This project is designed to detect fake news using Python and supervised learning techniques. The aim is to classify news articles as either "Real" or "Fake" using machine learning models. The dataset used includes features like article titles and text, with labels indicating the authenticity of the news.
- Text classification using Naive Bayes and Passive Aggressive Classifier.
- Feature extraction with CountVectorizer and TfidfVectorizer.
- Evaluation of model performance with accuracy scores and confusion matrices.
The dataset used for this project is from Kaggle, containing news articles with the following attributes:
- Title: The title of the news article.
- Text: The full text of the article.
- Label: Whether the news is 'Real' or 'Fake'.
- Clone the repository:
git clone https://github.com/ayshikakap31/Fake-News-Detection-Python.git
- Navigate to the project directory:
cd Fake-News-Detection-Python
- Install the required dependencies:
pip install -r requirements.txt
-
Load and preprocess the data:
- Import the dataset (
fake_or_real_news.csv
) and split it into training and testing sets.
- Import the dataset (
-
Run the classifiers:
- Use Naive Bayes and Passive Aggressive Classifier to classify news articles.
-
Evaluate the models:
- Generate accuracy scores and confusion matrices to assess the models' performance.

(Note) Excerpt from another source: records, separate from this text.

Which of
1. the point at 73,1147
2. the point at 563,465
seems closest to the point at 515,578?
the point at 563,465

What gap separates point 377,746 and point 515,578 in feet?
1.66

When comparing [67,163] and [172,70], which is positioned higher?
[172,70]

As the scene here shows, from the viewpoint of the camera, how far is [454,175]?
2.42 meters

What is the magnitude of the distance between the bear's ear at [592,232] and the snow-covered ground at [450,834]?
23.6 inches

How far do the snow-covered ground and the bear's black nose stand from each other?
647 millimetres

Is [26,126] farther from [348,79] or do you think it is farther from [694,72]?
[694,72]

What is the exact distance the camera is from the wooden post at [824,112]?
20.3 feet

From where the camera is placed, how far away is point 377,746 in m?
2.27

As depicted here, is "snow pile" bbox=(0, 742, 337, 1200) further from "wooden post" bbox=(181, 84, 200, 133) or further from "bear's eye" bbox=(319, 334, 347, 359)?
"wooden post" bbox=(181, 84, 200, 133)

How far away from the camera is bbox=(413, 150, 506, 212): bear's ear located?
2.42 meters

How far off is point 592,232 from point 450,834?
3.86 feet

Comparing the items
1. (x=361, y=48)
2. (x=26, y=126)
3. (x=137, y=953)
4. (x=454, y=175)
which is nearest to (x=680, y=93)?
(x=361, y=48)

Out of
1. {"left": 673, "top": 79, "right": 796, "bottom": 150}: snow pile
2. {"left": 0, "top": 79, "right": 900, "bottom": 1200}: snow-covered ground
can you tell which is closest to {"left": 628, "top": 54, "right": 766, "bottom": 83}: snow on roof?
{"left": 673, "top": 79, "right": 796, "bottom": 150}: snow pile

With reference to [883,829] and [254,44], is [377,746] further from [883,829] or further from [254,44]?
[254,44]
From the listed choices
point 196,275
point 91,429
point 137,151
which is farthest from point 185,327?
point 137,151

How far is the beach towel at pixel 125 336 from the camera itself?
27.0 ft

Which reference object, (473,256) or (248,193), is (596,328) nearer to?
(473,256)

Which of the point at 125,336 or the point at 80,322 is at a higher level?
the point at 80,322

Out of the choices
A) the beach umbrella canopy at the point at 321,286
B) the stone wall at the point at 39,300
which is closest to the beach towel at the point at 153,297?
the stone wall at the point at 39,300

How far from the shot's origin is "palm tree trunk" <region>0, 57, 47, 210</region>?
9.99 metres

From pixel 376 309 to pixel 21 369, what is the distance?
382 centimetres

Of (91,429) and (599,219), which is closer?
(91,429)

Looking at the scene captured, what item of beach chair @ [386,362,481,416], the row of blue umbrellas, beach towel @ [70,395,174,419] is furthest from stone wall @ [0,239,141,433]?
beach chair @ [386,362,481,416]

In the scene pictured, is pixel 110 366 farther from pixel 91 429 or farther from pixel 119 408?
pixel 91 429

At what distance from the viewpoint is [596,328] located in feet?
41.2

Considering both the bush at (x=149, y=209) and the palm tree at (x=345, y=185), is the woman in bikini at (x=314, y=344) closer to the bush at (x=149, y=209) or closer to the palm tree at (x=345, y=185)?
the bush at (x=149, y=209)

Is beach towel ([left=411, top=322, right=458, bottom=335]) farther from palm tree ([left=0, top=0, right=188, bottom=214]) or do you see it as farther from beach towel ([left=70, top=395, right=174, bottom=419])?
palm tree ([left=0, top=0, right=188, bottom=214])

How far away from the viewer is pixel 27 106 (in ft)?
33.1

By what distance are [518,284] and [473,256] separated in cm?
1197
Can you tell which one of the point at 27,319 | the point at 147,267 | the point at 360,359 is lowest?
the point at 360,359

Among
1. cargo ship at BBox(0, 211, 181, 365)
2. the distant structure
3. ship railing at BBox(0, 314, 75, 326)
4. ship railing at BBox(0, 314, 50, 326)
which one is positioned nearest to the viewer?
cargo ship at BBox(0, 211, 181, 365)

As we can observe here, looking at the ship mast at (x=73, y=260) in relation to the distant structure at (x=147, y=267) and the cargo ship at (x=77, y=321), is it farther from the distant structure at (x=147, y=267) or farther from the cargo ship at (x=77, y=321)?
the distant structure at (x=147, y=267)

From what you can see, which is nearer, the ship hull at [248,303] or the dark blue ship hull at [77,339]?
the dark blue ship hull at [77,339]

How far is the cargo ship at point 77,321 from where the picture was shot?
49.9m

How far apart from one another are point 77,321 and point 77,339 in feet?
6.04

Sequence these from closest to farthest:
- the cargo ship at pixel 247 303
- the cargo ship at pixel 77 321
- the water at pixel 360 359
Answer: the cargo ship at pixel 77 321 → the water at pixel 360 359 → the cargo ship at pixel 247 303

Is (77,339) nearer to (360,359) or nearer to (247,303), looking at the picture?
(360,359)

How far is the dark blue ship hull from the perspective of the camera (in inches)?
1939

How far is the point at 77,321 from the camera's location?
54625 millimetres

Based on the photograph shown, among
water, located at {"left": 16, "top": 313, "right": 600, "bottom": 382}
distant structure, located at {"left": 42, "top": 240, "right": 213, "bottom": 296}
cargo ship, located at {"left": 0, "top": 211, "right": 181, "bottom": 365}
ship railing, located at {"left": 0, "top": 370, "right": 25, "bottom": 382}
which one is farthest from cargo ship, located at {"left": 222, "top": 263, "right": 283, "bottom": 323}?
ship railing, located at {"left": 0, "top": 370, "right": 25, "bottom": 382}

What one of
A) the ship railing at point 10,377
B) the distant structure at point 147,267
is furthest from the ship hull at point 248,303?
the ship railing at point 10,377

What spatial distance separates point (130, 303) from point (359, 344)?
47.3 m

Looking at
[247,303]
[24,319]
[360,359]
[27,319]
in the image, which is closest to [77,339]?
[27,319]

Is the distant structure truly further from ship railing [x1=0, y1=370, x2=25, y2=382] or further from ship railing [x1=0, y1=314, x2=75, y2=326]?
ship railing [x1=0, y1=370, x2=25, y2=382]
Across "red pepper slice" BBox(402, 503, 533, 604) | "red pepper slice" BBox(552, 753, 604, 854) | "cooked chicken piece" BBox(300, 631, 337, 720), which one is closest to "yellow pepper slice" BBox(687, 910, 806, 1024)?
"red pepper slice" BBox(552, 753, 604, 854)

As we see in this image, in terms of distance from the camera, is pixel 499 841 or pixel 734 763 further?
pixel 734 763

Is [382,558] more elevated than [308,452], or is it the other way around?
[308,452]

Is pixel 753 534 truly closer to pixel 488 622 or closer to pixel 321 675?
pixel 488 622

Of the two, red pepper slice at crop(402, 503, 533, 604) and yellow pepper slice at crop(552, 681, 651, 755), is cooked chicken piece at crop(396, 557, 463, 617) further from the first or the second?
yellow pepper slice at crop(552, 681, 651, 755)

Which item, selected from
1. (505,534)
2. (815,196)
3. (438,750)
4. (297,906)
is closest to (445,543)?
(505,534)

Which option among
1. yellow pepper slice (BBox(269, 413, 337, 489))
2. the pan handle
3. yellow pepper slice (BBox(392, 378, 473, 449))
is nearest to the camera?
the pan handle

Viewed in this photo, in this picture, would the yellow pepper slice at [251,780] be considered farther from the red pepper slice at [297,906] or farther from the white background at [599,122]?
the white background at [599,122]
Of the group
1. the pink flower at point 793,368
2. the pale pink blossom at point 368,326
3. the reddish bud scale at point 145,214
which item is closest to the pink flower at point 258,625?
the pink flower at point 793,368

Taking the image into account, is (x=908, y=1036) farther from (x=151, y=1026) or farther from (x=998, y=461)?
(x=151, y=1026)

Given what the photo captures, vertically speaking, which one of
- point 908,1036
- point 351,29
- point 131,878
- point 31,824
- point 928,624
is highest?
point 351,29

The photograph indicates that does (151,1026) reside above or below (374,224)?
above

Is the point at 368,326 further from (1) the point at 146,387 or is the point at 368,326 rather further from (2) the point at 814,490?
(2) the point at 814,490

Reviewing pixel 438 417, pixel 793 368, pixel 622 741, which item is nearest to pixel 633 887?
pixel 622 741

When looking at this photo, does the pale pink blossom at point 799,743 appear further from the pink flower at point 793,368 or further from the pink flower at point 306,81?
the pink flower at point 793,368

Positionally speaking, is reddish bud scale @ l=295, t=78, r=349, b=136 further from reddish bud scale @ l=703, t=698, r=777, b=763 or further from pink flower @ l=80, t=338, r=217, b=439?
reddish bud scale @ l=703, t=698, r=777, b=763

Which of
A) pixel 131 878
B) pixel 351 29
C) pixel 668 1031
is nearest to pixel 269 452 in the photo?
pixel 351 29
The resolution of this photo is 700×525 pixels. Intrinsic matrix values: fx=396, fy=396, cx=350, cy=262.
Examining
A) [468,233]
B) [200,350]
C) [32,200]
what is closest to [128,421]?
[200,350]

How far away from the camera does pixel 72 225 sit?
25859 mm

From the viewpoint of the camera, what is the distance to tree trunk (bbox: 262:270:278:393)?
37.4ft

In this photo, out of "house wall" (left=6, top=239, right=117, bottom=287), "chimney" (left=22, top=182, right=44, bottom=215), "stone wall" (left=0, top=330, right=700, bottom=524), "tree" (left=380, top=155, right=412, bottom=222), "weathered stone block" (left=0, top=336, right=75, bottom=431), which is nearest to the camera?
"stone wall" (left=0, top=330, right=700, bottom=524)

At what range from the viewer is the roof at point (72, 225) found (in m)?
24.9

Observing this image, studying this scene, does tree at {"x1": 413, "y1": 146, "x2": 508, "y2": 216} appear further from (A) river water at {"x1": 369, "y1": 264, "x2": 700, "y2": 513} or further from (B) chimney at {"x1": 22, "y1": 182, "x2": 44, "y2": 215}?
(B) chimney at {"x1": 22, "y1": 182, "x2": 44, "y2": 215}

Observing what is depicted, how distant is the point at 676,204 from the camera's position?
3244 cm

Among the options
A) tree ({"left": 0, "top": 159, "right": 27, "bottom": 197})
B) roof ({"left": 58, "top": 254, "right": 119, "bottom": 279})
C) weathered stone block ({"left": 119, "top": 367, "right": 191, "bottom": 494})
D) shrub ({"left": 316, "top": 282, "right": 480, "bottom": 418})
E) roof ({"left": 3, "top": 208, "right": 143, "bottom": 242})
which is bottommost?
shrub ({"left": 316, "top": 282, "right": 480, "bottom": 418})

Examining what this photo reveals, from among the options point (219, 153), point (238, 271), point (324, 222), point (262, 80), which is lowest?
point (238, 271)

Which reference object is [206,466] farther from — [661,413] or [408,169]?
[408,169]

- Naive Bayes Classifier: Best suited for text classification, leveraging the frequency of words.
- Passive Aggressive Classifier: Ideal for large datasets, this model updates the decision boundary as new data comes in.
- Naive Bayes Accuracy: ~85%
- Passive Aggressive Accuracy: ~88%
- Confusion matrices visualize the performance and types of errors made by the classifiers.